For this research, the Florida Poison Information Center (FPIC) provided access to all the cases

recorded in its Jacksonville database from 2002 through 2006. With the addition of a fifth year,

the cleaned database used for system generation now contains 37,617 single exposure cases and

8,901 multiple exposure cases.









Diagnosing Multiple Exposures using Solely Multiple Exposure Cases

During the initial phase of testing, all multiple exposure cases are extracted from the

database. TESS standards require that each substance involved in a toxic exposure be assigned a

sequence number that ranks the substance in accordance with its relative contribution to the

observed clinical effects. To simplify the initial attempts to diagnose multiple disorders, only the

primary and secondary contributors in each multiple exposure case are considered. TESS

standards also require that substances be recorded by a product specific code as well as a generic

substance code. From this requirement, a problem arises. When determining the number of

substances involved in an exposure, the FPIC database uses the product specific code. As a

result, two products marketed by different companies are listed as separate substances, even if

their active ingredient is the same. When cleaning the data, if the generic substance codes for the

top three contributing substances are identical, the case is removed from the dataset. If the first

two generic substance codes are identical but the third is different, the third substance is treated

as the secondary contributor for the case. Finally, the multiple exposure cases are filtered so that

only cases resulting in minor effects, moderate effects, major effects, or death are used to train

and test the system. The cleaned dataset contains 8,901 multiple exposure cases.

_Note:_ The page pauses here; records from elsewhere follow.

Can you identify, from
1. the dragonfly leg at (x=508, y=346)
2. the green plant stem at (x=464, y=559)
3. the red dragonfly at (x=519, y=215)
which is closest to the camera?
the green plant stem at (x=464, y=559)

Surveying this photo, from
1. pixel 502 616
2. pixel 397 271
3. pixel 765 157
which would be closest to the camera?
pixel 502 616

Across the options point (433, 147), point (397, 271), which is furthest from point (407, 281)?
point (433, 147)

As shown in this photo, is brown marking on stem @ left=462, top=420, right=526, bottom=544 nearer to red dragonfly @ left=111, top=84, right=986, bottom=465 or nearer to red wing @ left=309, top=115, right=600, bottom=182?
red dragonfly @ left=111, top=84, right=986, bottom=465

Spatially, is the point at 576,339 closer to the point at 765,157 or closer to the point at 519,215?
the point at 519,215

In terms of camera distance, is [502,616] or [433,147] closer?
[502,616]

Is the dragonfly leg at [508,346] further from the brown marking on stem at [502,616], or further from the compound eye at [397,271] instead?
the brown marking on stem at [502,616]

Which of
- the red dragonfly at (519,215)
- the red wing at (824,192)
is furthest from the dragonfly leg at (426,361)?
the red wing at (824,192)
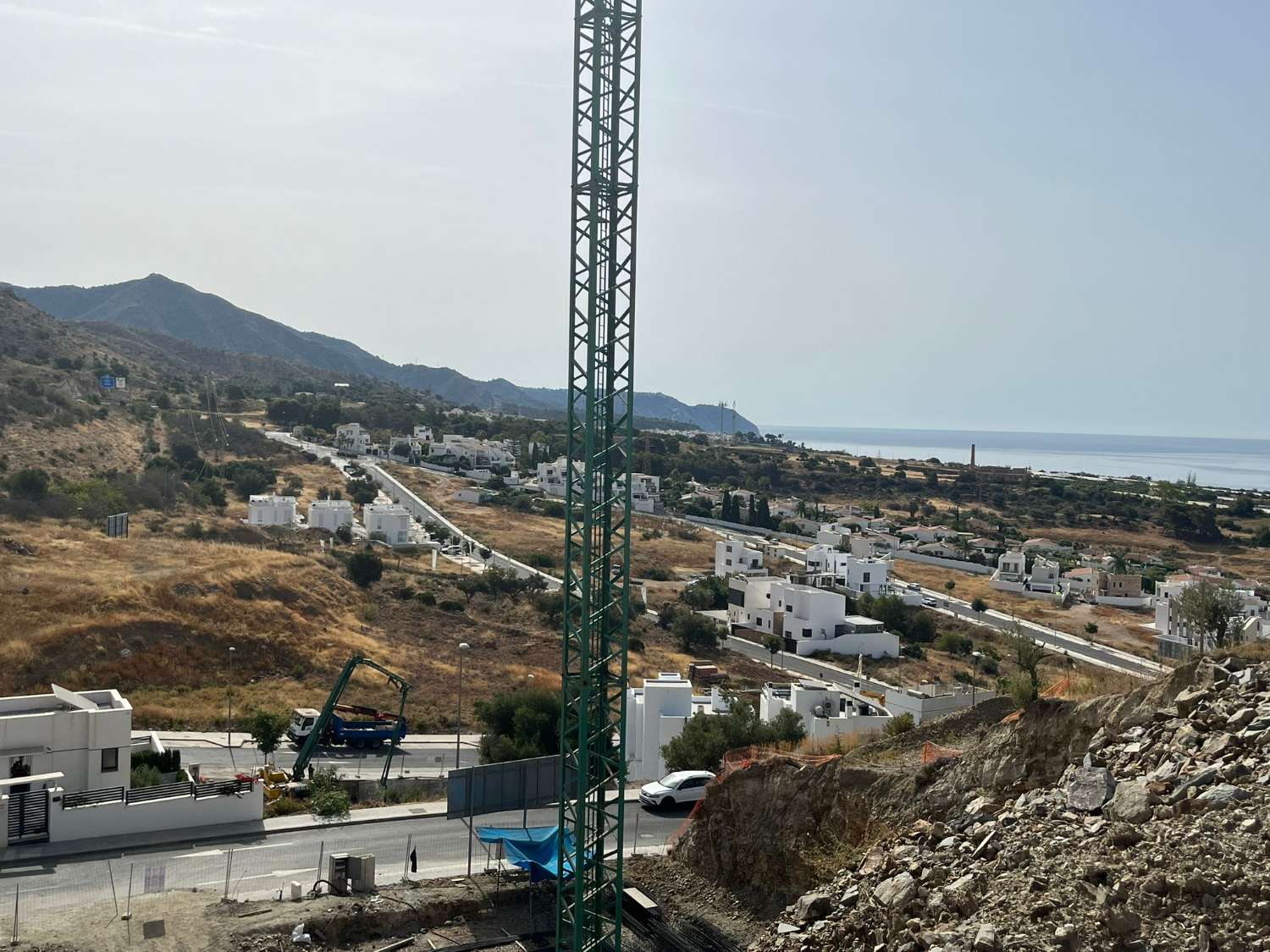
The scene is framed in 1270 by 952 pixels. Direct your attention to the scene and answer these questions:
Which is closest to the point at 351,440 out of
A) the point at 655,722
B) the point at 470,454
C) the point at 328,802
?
the point at 470,454

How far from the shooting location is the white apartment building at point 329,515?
6875cm

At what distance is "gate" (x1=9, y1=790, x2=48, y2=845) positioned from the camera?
19922mm

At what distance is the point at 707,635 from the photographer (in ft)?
168

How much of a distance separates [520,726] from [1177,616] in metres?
34.3

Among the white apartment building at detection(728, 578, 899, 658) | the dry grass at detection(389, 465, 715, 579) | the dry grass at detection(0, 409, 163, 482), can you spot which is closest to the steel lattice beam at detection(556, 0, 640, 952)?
the white apartment building at detection(728, 578, 899, 658)

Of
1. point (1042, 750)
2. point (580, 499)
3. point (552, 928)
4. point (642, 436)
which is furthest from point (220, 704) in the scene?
point (642, 436)

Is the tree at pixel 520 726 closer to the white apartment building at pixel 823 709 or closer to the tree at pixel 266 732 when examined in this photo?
the tree at pixel 266 732

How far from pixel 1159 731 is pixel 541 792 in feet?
40.2

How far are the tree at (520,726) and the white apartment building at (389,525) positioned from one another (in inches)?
1527

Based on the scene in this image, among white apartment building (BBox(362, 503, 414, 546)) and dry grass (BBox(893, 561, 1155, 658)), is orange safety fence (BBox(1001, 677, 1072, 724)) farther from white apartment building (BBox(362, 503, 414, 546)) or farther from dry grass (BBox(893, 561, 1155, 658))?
white apartment building (BBox(362, 503, 414, 546))

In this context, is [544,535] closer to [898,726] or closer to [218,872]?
[898,726]

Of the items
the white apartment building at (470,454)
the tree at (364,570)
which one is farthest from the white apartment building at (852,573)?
the white apartment building at (470,454)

When generating the multiple exposure system, each pair of primary and secondary

contributors is trained individually as a single diagnosis. Prior probabilities, adjusted likelihood

ratios, and both MC and MCE filters are calculated and implemented in the same manner as

discussed in Chapter 5. Testing also follows the same process of training the system on

approximately 90% of the cases and then attempting to diagnose the remaining 10% of the cases.

By repeating the process ten times, the system is completely tested against every case in the

database. Finally, the results are combined and accuracies calculated as the percentage of test

exposures identified correctly in the top 10% of the trained diagnoses.









The original results from training and testing the system on multiple exposure cases are

displayed in the first column of Table 6-1. With an accuracy ranging from 28.3% to 50.1%, the

system's deplorable performance is painfully obvious. To further explore the failure, the system

was tested for MC values of 15, 20, and 25. The results of these tests show a similar lack of

accuracy (Table 6-1). Looking at the rows in the table from left to right, we can see that the

performance gradually decays as MC increases. As discussed in Chapter 5, such an observation

is expected due to the MC cutoff lowering the number of diagnoses included in the top 10%.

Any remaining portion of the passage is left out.